Rona Tungku

banner 120x600

Cerpen

Oleh: Petrus Rabu*

Berto tiba di Raja Ampat dengan membawa ransel tua dan mimpi yang lebih besar daripada tubuhnya sendiri. Dari kampung kecil di Flores, ia berlayar berhari-hari dengan kapal barang, menahan mabuk laut dan dinginnya angin malam.


Semua itu ia tanggung demi satu tujuan: menjemput masa depan bersama Maria, gadis yang sejak lama jadi alasan ia mau bekerja lebih keras, lebih sabar, dan lebih berani menantang hidup.

Di kampung, ia tak punya banyak pilihan. Sawah orangtua tak luas, dan hasil panen selalu habis sebelum musim berikutnya tiba.

“Kalau kau ingin jadi orang, kau harus merantau,” begitu kata pamannya. Maka, ia pilih Raja Ampat, kabupaten yang terdengar asing, tapi terkenal dengan lautnya yang indah.


“Kalau laut itu bisa membuat orang asing datang dari jauh, pasti aku juga bisa dapat rejeki di sana,” pikirnya.
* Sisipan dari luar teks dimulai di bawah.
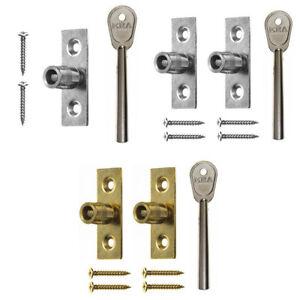 ERA 822 Sash Stops Lock for Wooden Sliding Sash Windows Brass Satin with Key
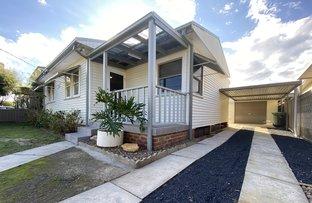 Picture of 61 Palm Street, Umina Beach NSW 2257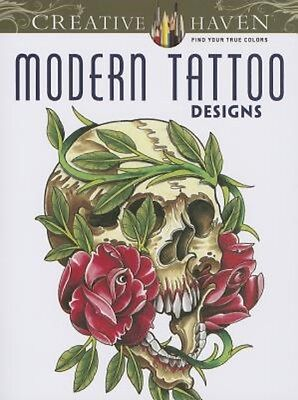 ADULT COLORING BOOK ~ MODERN TATTOO DESIGNS ~ PERFORATED PAGES 4 FRAMING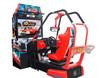 Simulator racing game machine/ Driving Arcade Games/ simulator arcade racing car game machine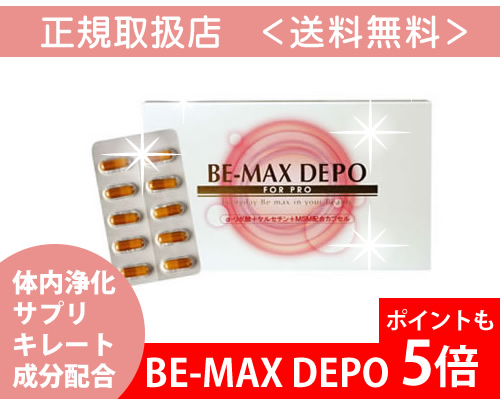 BE-MAX DEPO(ビーマックス デポ)(シリアルナンバー付正規品)*送料無料(当サロンは正式契約店です。)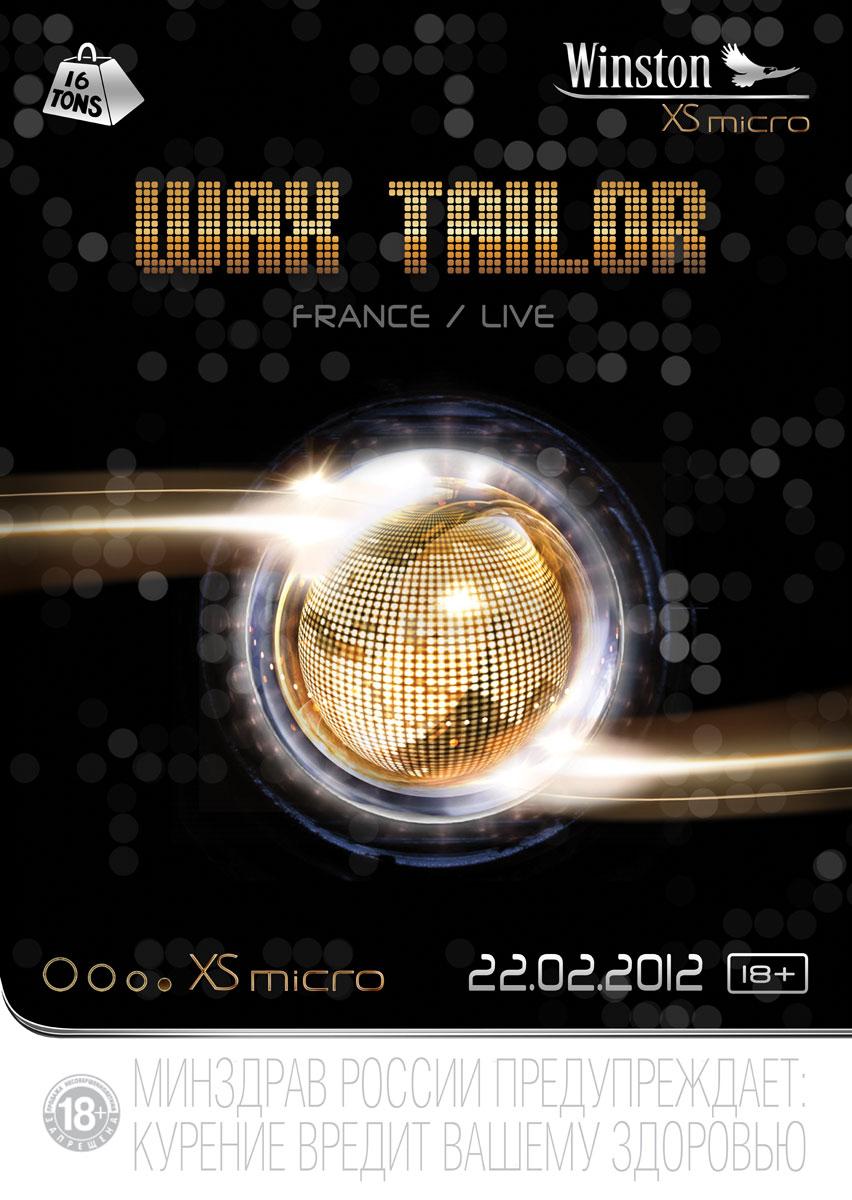 Афиша Wax Tailor (Франция)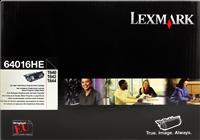 toner Lexmark 64016HE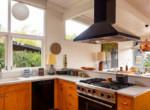 alan-siskind-architect-fernwood-3112-12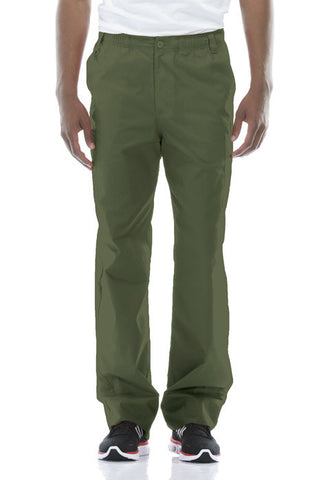 Dickies Men's Zip Fly Pull-On Pant 81006 Pewter PTWZ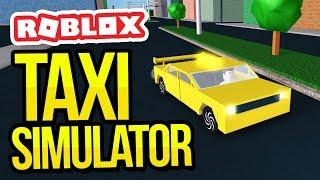 ROBLOX TAXI SIMULATOR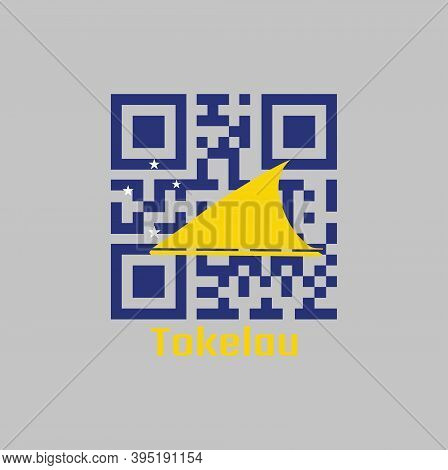 Qr Code Set The Color Of Tokelau Flag. A Light Blue Field With The Large Yellow Disk Shifted Slightl
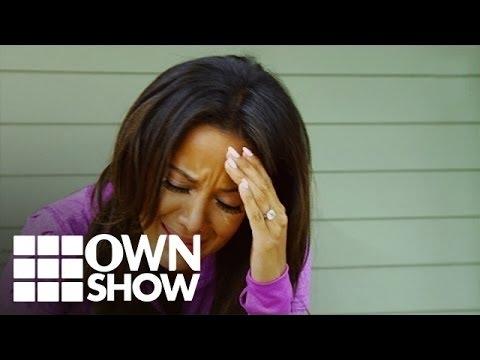 If Loving You Is Wrong - Season 1 Episode 9 Recap | #OWNSHOW | Oprah Online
Hari-hari pertama di Waisai penuh perjuangan. Ia menumpang di rumah kontrakan seorang kenalan jauh dari kampung. Pekerjaan apa saja ia ambil: menjadi pembantu tukang, ojek di Pelabuhan Falaya, mengantar tamu ke Kali Biru dan sejumlah tempat lain di Saporkren, bahkan membersihkan halaman hotel kecil. Tapi semua itu hanya sementara. Ia ingin pekerjaan yang lebih layak, sesuatu yang bisa jadi kebanggaan.

Kesempatan datang ketika seorang pemilik perahu wisata mencari anak muda untuk membantu mengurus tamu. Berto melamar, meski tak punya pengalaman.
“Saya bisa belajar cepat,” katanya dengan penuh keyakinan. Pemilik perahu mengangguk, dan sejak hari itu hidup Berto berubah.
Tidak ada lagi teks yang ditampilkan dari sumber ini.